_GOAL_
Reproduce the records below exactly, everything from the line containing "Looking at the photograph" down to the end of the records, with both ends included.

_SOURCE DATA_
— Begin —
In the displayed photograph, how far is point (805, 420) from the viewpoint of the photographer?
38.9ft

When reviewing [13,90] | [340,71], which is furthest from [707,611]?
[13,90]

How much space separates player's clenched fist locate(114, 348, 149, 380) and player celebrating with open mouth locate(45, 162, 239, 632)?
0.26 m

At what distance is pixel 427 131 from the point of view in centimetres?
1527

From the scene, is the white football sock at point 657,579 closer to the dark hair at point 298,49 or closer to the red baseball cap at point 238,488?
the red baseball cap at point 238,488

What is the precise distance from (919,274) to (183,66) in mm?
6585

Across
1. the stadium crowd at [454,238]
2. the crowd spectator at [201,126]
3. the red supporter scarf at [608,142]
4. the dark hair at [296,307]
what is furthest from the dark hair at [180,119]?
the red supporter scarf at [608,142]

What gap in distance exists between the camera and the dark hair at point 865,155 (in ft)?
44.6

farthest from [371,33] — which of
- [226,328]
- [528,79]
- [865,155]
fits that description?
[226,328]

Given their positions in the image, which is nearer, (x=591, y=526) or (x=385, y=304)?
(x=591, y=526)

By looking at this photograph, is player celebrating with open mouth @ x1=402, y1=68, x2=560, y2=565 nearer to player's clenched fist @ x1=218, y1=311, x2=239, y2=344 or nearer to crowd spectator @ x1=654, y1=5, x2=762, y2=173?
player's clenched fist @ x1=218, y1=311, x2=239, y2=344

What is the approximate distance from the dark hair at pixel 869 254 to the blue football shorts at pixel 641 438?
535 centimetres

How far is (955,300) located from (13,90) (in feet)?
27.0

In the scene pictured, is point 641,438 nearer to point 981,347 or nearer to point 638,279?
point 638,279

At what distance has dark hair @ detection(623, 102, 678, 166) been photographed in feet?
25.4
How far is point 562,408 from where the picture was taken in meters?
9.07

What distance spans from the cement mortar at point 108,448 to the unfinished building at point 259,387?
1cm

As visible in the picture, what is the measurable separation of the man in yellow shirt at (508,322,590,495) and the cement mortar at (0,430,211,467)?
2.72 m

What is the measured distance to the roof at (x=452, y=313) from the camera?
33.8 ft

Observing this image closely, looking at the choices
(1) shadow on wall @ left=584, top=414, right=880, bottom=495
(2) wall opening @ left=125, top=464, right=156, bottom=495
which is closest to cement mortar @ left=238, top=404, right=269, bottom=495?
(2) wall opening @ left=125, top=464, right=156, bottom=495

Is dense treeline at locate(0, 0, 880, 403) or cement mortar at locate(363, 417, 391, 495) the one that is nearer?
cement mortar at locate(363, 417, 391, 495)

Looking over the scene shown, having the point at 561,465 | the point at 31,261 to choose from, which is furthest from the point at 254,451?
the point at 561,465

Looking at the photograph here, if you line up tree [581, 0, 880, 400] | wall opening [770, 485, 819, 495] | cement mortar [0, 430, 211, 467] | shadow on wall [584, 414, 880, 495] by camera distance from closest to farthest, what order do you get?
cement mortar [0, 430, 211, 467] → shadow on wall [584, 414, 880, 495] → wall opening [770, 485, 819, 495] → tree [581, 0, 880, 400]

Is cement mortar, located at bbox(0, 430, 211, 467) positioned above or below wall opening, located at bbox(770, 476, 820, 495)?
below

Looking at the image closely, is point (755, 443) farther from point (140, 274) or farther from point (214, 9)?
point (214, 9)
— End —
_WRITTEN SOLUTION_
Looking at the photograph here, if you line up tree [581, 0, 880, 400] | wall opening [770, 485, 819, 495] | cement mortar [0, 430, 211, 467] | shadow on wall [584, 414, 880, 495] by camera distance from closest to farthest, what order do you get?
cement mortar [0, 430, 211, 467] → shadow on wall [584, 414, 880, 495] → wall opening [770, 485, 819, 495] → tree [581, 0, 880, 400]

Is cement mortar, located at bbox(0, 430, 211, 467) positioned above or below wall opening, located at bbox(770, 476, 820, 495)?
below

Looking at the image closely, is point (755, 443) farther from point (140, 274) or farther from point (214, 9)?
point (214, 9)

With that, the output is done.